Mr. C can kiss my ass

Nov 02, 2004 19:10

feeling a bit better. i have a shitload of work to do. but it's much more imperitive that i update...

ugh i'm dreading report cards. i'm going to fail italian. fuck. Mr. C is such an ass. Really. there's nothing i can even say to express how much that guy frustrates me. fjdskjfsdkjfhsdjkfhskdjsajkkf skjfskj. he can kiss my ass. the end.

and this bullshit church project with like drawing pictures and shit. what the fuck. tanyag likes dudes. the end.

and i won't complain about addison because even though she's a psychotic anal bitch she's cool and i have to read shit which i always enjoy.

i'm reading this book jamie gave me called "pure". it's rather amusing. i spent most of my day skimming through it.
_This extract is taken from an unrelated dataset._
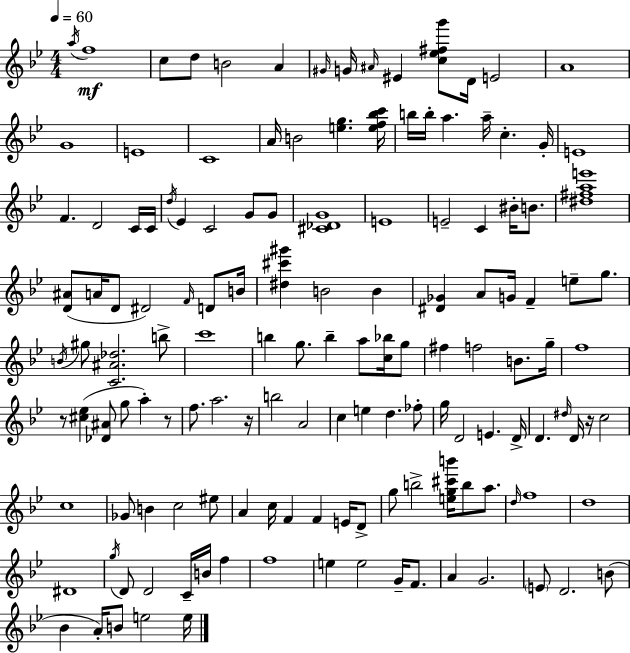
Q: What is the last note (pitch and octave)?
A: E5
ughhhhhhhh. i have to do this. why didn't a do any of this crap during the dayyyy?? fuck. fuck. fuck. i'm an idiot. i'm really freaking out about this school shit. and its like although i'm freaking out... it's not compelling me to do anything about it. I am going to get an F in italian... an F. i don't get F's!!!! ever. ... that report card will come and the F will be there and my life will be over. my dad will kill me. and i don't even care enough ti do anything about it. i think i just might not do that project at all!

and my friends are really pissing me off. like half of them. they're all making me choose. i don't want to choose. i'm not going to choose. theres nothing to choose. not only do i love him, but he's one of my best friends. and no one seems to understand that. yeah, he screws up. yeah, he gets me upset. but he's still one of my best friends. he knows things no one else knows about me. no one. so really, everyone needs to stop with all of their outside perspectives. you don't know anything about it. really you don't. i know you all care about me and don't want me to get hurt. i know your hearts are in the right place. i know you're all sick of watching me do this to myself. but really. just stop. and i know i get annoying with all this shit, but really, thanks. all of you. thanks. it's great to know you're really all there for me no matter what stupid decisions i make.

this really isn't fair. at all. why does everyone have to ruin everything for me. why can't anyone let me be happy. so what if it won't last. so what if it's all going to go to hell at any given moment. I FUCKING KNOW WHAT I'M DOING, OK!?!?!